The People’s City – Reclaiming Kansas City

Protestors at City Hall on October 4, 2020. // Photo by Jim Nimmo

By Emma Gilham

People mill around the statue of Lincoln. A burst of laughter here and there cuts through the murmur of conversation. Megaphones await their champions on concrete benches. Cars slow to read the signs and take in the city of tents that sits on green government grass. The People’s City has planted itself on the front lawn of City Hall in Jackson County Kansas City, until its demands are met.

After the assault on a Black womxn named Deja, outrage spread through the already rightfully angry Black Lives Matter movement of Kansas City. Video shows the young mother being forced to the ground by a police officer onto her pregnant midsection. The officer, Officer Newton, then places his knee on Deja’s back as he handcuffs her. It can only be described as gruesome to watch. After this incident, local organizers decided to stage an occupation protest at City Hall until their demands are met by the local government. Starting on October 2, the protest has seen some opposition to its continuance and demands. The list of demands are as follows:

  • Remove Police Chief Rick Smith from his position and Officer Newton from the force
  • Remove all officers who have killed Black victims from the force.
  • Divest 50% from the KCPD budget
  • Reinvest the KCPD budget into resources that support the black community including education, healthcare, and housing.

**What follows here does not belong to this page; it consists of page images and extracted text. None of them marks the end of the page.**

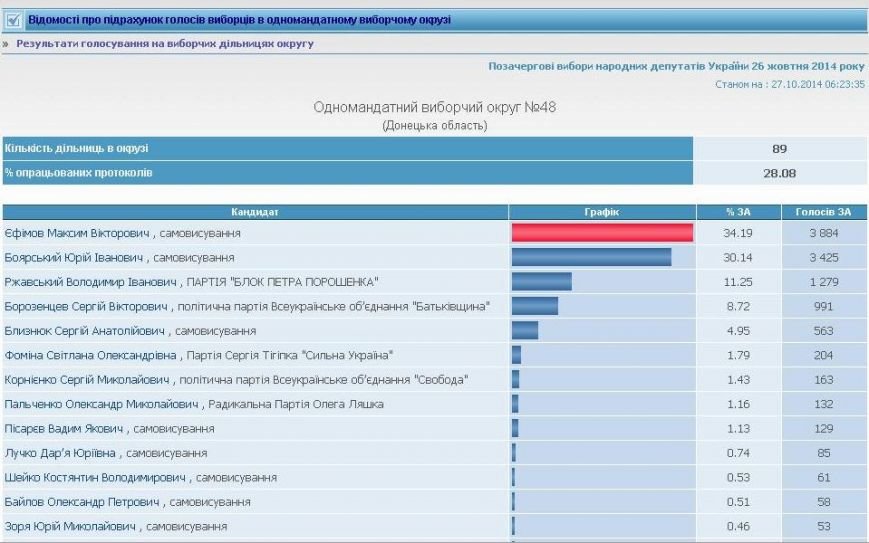 Відомості про підрахунок голосів виборців в одномандатному виборчому окрузі

» Результати голосування на виборчих дільницях округу

Позачергові вибори народних депутатів України 26 жовтня 2014 року

Станом на : 27.10.2014 06:23:35

Одномандатний виборчий округ №48
(Донецька область)

| Кількість дільниць в окрузі | 89 |
|---|---|
| % опрацьованих протоколів | 28.08 |

| Кандидат | Графік | % ЗА | Голосів ЗА |
|---|---|---|---|
| Єфімов Максим Вікторович , самовисування | | 34.19 | 3 884 |
| Боярський Юрій Іванович , самовисування | | 30.14 | 3 425 |
| Ржавський Володимир Іванович , ПАРТІЯ "БЛОК ПЕТРА ПОРОШЕНКА" | | 11.25 | 1 279 |
| Борозенцев Сергій Вікторович , політична партія Всеукраїнське об'єднання "Батьківщина" | | 8.72 | 991 |
| Близнюк Сергій Анатолійович , самовисування | | 4.95 | 563 |
| Фоміна Світлана Олександрівна , Партія Сергія Тігіпка "Сильна Україна" | | 1.79 | 204 |
| Корнієнко Сергій Миколайович , політична партія Всеукраїнське об'єднання "Свобода" | | 1.43 | 163 |
| Пальченко Олександр Миколайович , Радикальна Партія Олега Ляшка | | 1.16 | 132 |
| Пісарєв Вадим Якович , самовисування | | 1.13 | 129 |
| Лучко Дар'я Юріївна , самовисування | | 0.74 | 85 |
| Шейко Костянтин Володимирович , самовисування | | 0.53 | 61 |
| Байлов Олександр Петрович , самовисування | | 0.51 | 58 |
| Зоря Юрій Миколайович , самовисування | | 0.46 | 53 |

Mayor Lucas has said the removal of Rick Smith from his position would be “superficial”. Although Lucas is very well versed in the reforms he has passed, considered radical, he fails to capture what radical change actually is. According to Merriam-Webster, radical is defined as “a root part”. The removal of an incompetent leader is the critical first step in a long road to bringing racial equity to Kansas City. The Student Government Association panel discussion on “The future of policing in Kansas City: A Conversation with Mayor Quinton Lucas” brought up the very compelling point in that the culture of KCPD must shift from a fraternity-like environment, of protecting one’s own, before any real and lasting change can happen. This starts at the top with leadership. This position change would be a promise to doing better for the Black community.

While occupying the People’s City, I have been approached and asked “Why are you here?” or “What is your goal of being here?”- it is a fair question for anyone at the People’s City as an activist to answer. The goal is to uplift, cherish, and protect Black womxn, men, and children in Kansas City. It is to not allow ourselves to accept half measures and meaningless reforms. It is sticking around for the long haul, knowing the end game, and pursuing that until you have achieved it or you are incapable. It’s knowing that there cannot be another Deja, Cameron Lamb, Ryan Stokes, Breonna Hill, Terence Bridges, Donnie Sanders, or MR until we are angry again. KCPD’s reign of terror must be ended with urgency, and we will stay dedicated, fierce, and diligent to the movement until it does.